Problem requirements →
Output the diary excerpt about the local elections word for word, from its title line to its last sentence.

Extracted text →
Diary of a Corbynista

An inadvertently misleading week

by Don Urquhart

26 April

It’s a week until the local elections.  What impact will the anti-Semitism issue have in London where there are many Jewish people?  Will they be influenced by the attacks on Corbyn by The Board of Deputies of British Jews and the Jewish Leadership Council?  My Jewish friends tend to be set in their political allegiances but some might just be swayed by the focus on Corbyn’s Palestine agenda real or imagined.  They also tend to be emotionally invested in the State of Israel and might see Corbyn’s lukewarm view of the concept as decisive when poised over their ballot papers.

Entries supplied →
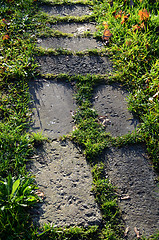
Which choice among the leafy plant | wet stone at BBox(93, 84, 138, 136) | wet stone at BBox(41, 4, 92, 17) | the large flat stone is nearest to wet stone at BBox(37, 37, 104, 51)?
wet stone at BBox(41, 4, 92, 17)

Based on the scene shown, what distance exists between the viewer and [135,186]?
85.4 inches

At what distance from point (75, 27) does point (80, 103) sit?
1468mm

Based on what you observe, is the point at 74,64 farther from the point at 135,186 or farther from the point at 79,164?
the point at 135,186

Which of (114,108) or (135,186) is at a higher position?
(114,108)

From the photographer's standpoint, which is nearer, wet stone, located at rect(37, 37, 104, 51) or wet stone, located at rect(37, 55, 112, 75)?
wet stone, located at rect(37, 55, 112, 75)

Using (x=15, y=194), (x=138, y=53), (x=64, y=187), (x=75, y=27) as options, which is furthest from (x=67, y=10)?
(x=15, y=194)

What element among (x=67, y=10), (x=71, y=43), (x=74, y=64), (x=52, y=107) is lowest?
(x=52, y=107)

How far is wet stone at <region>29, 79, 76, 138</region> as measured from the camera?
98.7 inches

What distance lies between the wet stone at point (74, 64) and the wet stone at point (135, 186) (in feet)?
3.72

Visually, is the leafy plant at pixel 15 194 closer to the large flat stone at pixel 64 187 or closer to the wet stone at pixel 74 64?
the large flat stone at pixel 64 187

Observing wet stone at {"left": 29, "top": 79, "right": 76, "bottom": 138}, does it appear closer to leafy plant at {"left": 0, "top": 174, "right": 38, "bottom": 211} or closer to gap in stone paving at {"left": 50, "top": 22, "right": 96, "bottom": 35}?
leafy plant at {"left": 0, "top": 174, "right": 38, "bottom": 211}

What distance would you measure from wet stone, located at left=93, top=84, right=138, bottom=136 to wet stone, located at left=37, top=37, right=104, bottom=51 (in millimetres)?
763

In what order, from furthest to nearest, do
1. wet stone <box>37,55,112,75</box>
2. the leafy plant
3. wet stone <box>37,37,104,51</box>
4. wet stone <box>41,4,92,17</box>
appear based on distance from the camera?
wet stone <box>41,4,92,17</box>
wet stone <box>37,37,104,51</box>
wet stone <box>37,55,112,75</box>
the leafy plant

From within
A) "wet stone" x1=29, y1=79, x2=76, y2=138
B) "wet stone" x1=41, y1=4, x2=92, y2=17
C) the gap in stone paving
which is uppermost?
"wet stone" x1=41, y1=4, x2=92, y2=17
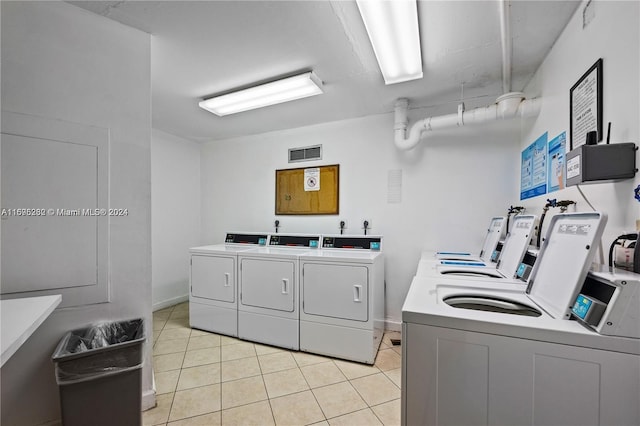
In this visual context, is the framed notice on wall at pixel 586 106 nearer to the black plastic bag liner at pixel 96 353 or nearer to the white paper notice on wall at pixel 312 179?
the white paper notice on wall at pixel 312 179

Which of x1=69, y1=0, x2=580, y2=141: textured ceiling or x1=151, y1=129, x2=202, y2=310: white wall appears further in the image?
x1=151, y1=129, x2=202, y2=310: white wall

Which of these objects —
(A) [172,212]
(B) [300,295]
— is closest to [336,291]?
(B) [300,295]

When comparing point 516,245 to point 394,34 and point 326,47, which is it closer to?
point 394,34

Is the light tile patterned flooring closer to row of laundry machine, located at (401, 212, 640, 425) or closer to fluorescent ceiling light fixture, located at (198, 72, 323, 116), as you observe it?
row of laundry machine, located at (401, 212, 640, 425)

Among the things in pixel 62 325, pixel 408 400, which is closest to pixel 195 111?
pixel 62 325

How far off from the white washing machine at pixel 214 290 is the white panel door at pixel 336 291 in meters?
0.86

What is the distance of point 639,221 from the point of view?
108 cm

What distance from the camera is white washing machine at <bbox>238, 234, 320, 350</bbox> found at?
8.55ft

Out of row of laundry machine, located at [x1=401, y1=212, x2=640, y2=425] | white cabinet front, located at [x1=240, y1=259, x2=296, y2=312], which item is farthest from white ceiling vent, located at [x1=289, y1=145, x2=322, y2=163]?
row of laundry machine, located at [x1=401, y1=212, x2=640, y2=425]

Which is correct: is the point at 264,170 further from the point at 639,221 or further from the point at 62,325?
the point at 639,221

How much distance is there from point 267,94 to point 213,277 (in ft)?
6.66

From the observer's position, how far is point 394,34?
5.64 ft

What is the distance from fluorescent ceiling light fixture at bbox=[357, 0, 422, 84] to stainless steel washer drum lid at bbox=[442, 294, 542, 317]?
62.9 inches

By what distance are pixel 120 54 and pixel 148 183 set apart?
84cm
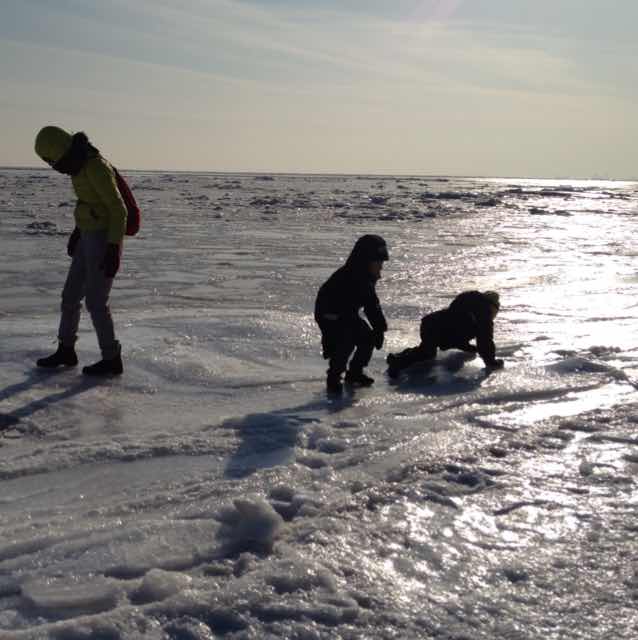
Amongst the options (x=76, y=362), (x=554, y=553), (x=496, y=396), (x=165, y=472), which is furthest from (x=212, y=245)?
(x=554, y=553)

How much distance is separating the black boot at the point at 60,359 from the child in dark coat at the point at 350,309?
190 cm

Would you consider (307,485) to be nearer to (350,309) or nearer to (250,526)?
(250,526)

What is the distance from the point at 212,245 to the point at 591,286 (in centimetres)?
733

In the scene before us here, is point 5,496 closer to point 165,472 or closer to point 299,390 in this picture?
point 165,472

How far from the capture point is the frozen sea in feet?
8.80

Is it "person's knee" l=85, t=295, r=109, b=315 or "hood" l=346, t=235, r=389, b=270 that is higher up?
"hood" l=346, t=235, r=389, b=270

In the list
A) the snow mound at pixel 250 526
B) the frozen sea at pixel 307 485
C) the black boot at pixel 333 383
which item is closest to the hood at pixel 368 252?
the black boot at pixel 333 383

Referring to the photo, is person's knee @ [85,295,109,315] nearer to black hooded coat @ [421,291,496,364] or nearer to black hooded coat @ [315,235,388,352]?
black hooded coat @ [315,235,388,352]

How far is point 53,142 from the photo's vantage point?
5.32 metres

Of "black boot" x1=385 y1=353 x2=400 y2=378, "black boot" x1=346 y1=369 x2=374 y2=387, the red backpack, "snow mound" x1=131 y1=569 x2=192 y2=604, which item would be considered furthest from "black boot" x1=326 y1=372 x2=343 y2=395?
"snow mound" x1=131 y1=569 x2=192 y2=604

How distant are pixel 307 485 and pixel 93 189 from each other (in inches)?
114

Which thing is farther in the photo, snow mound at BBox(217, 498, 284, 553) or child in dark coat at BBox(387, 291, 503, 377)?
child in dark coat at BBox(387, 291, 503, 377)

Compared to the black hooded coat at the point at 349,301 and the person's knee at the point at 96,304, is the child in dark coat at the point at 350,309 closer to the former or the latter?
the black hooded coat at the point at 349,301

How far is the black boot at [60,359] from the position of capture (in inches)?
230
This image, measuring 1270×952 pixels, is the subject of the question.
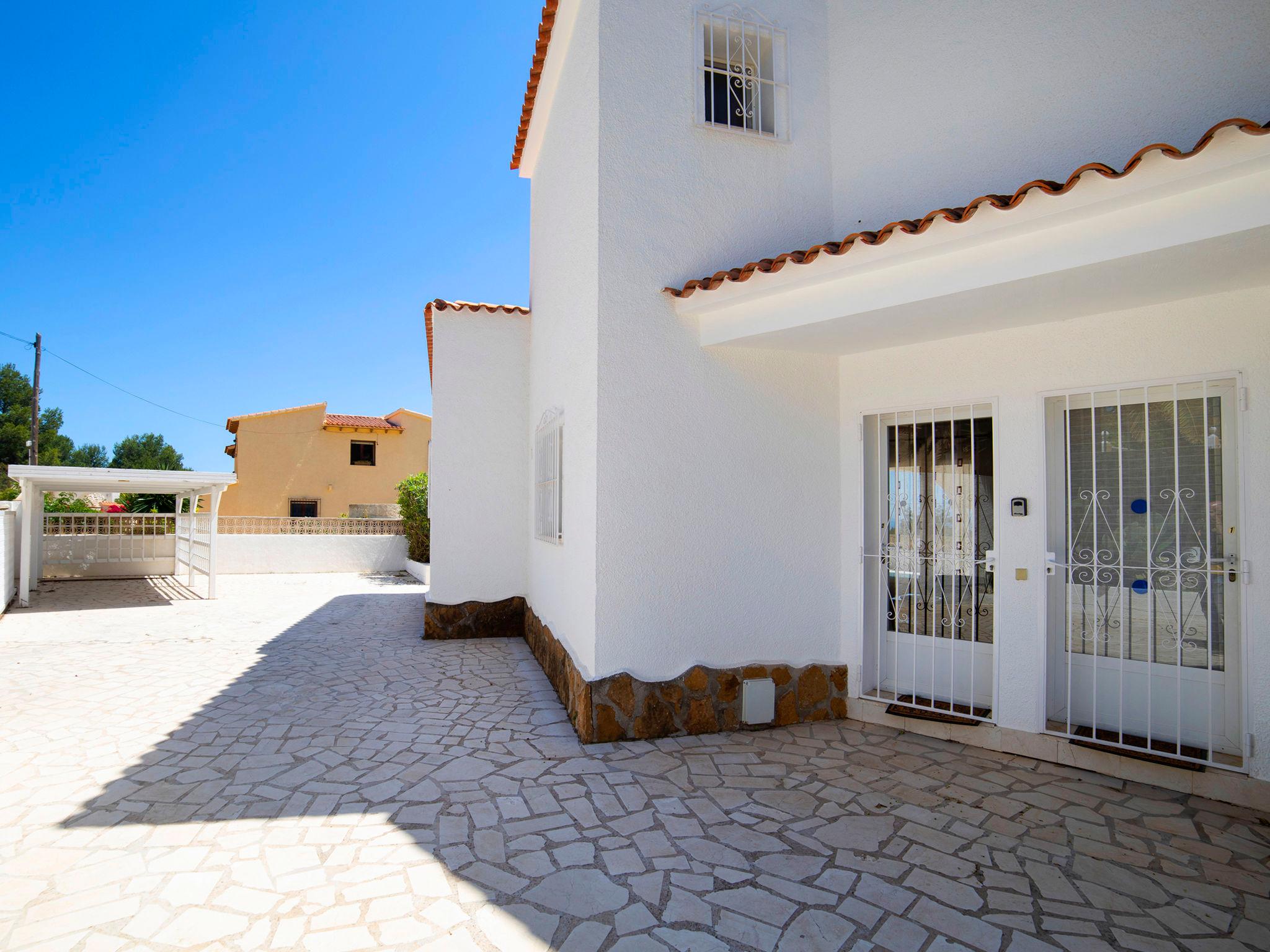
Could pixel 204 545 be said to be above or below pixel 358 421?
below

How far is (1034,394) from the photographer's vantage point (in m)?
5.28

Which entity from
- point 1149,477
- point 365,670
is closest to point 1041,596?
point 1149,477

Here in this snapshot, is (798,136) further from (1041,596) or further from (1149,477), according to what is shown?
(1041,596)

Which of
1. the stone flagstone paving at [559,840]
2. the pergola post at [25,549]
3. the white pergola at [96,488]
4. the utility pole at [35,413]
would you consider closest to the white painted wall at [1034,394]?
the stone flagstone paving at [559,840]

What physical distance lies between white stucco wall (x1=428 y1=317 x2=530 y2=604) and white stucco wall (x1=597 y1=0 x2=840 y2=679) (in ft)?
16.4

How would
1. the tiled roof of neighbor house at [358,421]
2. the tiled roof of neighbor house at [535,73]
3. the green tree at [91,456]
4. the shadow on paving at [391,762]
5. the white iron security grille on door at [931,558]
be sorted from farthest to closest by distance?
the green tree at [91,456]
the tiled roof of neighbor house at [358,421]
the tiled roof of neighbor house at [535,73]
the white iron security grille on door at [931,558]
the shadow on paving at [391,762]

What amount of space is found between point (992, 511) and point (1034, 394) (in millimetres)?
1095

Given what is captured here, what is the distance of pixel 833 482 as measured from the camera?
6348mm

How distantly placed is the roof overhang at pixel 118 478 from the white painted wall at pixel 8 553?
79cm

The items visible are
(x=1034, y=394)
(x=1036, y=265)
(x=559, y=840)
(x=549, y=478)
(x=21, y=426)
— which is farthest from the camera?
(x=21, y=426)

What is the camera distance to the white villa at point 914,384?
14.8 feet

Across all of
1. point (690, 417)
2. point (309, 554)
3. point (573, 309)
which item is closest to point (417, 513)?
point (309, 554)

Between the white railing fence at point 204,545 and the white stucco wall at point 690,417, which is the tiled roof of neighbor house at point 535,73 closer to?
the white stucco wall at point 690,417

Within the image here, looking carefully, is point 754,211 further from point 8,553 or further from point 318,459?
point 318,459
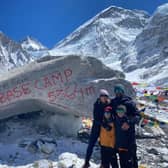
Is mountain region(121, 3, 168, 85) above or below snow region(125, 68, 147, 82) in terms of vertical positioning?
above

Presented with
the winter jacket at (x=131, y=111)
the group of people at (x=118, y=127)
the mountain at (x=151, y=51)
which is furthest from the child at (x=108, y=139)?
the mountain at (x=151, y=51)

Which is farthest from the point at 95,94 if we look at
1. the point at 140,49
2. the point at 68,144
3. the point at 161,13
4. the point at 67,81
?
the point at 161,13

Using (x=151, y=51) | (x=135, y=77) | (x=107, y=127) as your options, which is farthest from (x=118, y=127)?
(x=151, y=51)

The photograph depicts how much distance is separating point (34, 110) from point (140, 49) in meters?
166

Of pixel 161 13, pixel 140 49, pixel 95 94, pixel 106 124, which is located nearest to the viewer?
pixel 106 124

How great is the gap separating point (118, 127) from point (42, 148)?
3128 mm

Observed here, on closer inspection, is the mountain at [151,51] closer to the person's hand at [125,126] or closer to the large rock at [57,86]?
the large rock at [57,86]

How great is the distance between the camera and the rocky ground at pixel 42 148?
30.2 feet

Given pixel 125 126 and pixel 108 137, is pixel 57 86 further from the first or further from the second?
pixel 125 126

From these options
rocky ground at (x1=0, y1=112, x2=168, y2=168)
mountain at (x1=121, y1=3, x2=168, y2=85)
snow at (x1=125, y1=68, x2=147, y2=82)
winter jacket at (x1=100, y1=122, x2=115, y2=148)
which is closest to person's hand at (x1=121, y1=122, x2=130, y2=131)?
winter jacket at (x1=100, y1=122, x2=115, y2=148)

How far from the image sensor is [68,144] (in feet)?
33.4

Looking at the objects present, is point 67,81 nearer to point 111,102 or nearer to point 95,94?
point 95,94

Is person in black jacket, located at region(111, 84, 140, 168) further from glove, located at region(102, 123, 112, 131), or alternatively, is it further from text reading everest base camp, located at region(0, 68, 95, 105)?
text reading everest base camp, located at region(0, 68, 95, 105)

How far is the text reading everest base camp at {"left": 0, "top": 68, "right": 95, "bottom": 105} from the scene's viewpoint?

The answer →
Diary of a Corbynista

An inadvertently misleading week

by Don Urquhart

26 April

It’s a week until the local elections.  What impact will the anti-Semitism issue have in London where there are many Jewish people?  Will they be influenced by the attacks on Corbyn by The Board of Deputies of British Jews and the Jewish Leadership Council?  My Jewish friends tend to be set in their political allegiances but some might just be swayed by the focus on Corbyn’s Palestine agenda real or imagined.  They also tend to be emotionally invested in the State of Israel and might see Corbyn’s lukewarm view of the concept as decisive when poised over their ballot papers.